BT has tested the disconnection and reconnection of interfaces with a range of VNFs from different vendors and had mixed results. In the worst-case scenario, VNFs have locked up entirely and the operator has had to remove them and start from scratch.

One answer to the second challenge might be deleting the service chain and starting afresh, according to Willis, but this could have repercussions for customer service.

Lack of scalability is a further problem. The BT executive reckons a single OpenStack controller can be expected to manage about 500 computing nodes. "In our virtual enterprise CPE scenario we're talking of the order of 100,000 CPEs to manage and so that scalability figure is not very good."

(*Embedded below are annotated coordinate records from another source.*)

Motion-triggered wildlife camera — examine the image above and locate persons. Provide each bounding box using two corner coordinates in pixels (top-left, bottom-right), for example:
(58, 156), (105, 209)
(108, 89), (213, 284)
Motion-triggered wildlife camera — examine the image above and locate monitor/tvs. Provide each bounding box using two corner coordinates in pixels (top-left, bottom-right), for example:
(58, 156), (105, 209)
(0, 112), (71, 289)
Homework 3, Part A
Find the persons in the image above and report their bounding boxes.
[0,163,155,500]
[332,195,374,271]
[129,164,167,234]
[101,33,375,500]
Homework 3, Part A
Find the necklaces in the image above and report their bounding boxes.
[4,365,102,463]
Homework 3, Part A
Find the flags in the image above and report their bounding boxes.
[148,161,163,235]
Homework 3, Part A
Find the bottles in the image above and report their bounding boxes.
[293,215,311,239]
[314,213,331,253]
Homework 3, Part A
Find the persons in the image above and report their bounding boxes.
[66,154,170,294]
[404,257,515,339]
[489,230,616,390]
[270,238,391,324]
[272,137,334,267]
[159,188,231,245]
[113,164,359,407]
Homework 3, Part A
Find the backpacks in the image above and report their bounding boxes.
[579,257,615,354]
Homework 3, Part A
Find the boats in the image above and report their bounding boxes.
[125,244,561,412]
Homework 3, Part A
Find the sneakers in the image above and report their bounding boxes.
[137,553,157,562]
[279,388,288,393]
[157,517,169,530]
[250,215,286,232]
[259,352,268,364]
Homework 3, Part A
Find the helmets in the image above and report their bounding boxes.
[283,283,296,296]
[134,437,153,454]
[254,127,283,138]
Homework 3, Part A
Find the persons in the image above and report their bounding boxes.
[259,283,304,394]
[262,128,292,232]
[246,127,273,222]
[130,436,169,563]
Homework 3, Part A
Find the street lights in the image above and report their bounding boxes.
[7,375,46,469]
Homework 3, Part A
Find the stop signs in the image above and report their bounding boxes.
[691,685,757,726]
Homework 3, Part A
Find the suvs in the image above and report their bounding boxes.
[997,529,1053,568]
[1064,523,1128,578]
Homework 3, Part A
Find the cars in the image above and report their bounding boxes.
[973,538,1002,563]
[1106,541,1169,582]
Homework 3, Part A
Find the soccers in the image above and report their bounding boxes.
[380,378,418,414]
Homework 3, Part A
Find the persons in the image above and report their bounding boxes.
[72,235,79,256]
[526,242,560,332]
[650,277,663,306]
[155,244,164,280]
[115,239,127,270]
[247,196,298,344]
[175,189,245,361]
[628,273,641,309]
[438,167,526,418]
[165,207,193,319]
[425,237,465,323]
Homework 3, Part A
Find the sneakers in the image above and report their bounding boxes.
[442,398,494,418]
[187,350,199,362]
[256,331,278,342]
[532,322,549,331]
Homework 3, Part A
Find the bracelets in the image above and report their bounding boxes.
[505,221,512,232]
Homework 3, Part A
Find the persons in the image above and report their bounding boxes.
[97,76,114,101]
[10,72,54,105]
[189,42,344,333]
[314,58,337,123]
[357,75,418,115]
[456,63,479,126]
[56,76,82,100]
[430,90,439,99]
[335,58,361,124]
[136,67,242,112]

The "start-up storms" to which he refers can happen when, say, a fiber connection is broken and then subsequently fixed. "Imagine we have a controller with 100,000 nodes and all these distributed agents try to reconnect at the same time," says Willis. "They're all using encryption and that's slow and computationally intensive and the only way to get the network back is to phone up customers and tell them to turn their nodes off and on again one at a time -- that is not going to be very pleasant with 100,000 customers."

Securing OpenStack over the Internet is an additional headache for Willis. During his own tests, he took a computing node and put this on the end of a DSL line connected to the Internet, but to make it work he had to open more than 500 pinholes in his firewall to the controller. "That's like a highway -- it's a serious problem," he says. "We definitely need to consider how we secure OpenStack over the Internet because we will be having virtual enterprise CPEs on the end of Internet connections."

Finally, there is a need for backwards compatibility between the versions of OpenStack, says Willis, who rules out any possibility that BT will be able to run the whole network on the same version.

"It's not feasible for managing a carrier service because I've got thousands of customers and each customer may have a different planned engineering works," he says. "We have to have backwards compatibility and be able to run multiple different versions on the computing node from a single controller."